Pondo as coisas de outra maneira - ao longo dos últimos 200 e tal anos, "direita" significou coisas que são aberrações perante os valores atualmente em vigor no mundo ocidental: reis absolutos, ou pelo menos a mandar mais que os parlamentos; privilégios para a nobreza; sufrágio censitário; escravatura; religiões oficiais (sim, alguns países, incluindo os progressistas escandinavos, ainda a têm, mas fazem tudo para não se lembrarem que têm); desigualdade legal entre homens e mulheres (é verdade que a questão do sufrágio feminino é mais complicada - muita vezes era a direita católica que defendia a extensão do direito de voto às mulheres); ausência de ajuda estatal aos mais pobres; colonialismo... Basicamente o mundo ocidental como o conhecemos foi obra de correntes que na altura era consideradas "esquerda" com a oposição do que então se chamava "direita" (mesmo que muitas vezes tenha sido a direita a finalmente tomar a decisão - como Bismark a criar a segurança social, Disreali o sufrágio universal, De Gaulle a dar a independência à Argélia - foi ao fim de anos em que a "esquerda" era a favor e a "direita" contra); assim, a "esquerda" gosta de enfatizar que é "esquerda", para se afirmar como a herdeira de todos os movimentos "progressistas" da história (talvez a começar pelas revoltas de escravos na Antiguidade, ou pelos movimentos dos "plebeus" em Roma antiga), e muita "direita" prefere evitar o nome, exatamente porque acha que não faz sentido juntar no mesmo saco quem defende um aumento mais gradual do salário mínimo e, digamos, o rei Fernando I das Duas Sicílias.

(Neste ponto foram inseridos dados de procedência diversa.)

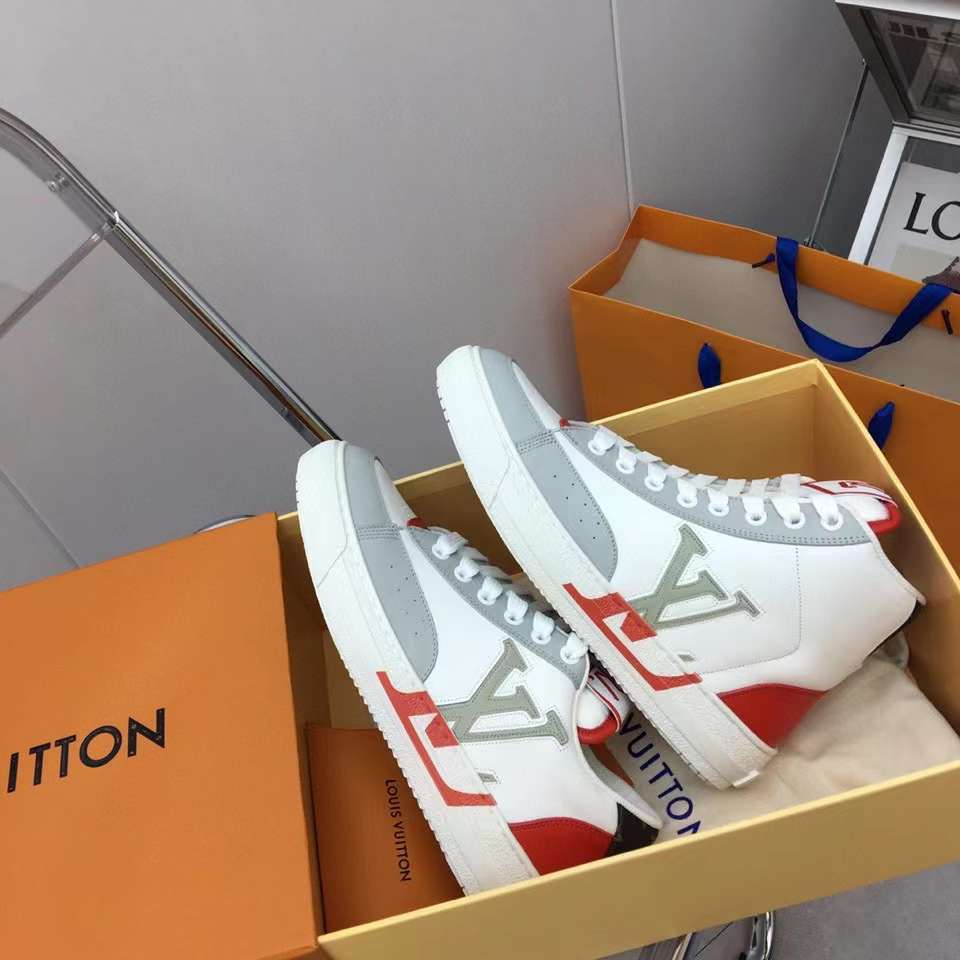 Men Women L*ouis V*uitton Top Sneaker Maikesneakers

Note-se que o mesmo fenómeno não funciona para a "esquerda" - coisas como o comunismo ou mesmo o Terror jacobino não foram tão associadas à "esquerda" como, p.ex., o "Ancién Regime" à "direita". Nunca houve uma altura em que ser de "esquerda" fosse visto quase como sinónimo de defender o comunismo soviético - afinal, os bolcheviques subiram ao poder derrubando o socialista Kerensky, pouco depois já estavam em guerra com os anarquistas, e acabaram nos anos 20/30 a perseguir-se uns aos outros, com as fações vencidas a dizer que aquilo não era "o verdadeiro socialismo". Da mesma maneira, nunca se estabeleceu uma equivalência entre o Terror e a Revolução Francesa (como poderia ser, se os Girondinos, tão influentes nos princípios da Revolução, também foram guilhotinados?), tendo sido durante muito tempo usual (nomeadamente entre os defensores da Revolução) fazer a distinção entre o "89" e o "92". Pelo contrário, durante muito tempo "direita" significava, praticamente por definição, os defensores do poder monárquico; depois os defensores do sufrágio censitário, etc.

O resultado é que por regra a direita moderada tem quase sempre o cuidado de por um "centro-"  ou pura e simplesmente dizer-se só de "centro" (ou usar a ambígua expressão "o centro e a direita") para não se confundir com a radical; já a extrema-direita, sobretudo a mais abertamente anti-democrática e/ou anti-parlamentar, não raro cultiva o estilo "não somos de direita nem de esquerda; rejeitamos ideologias falsas que só servem para dividir a nação".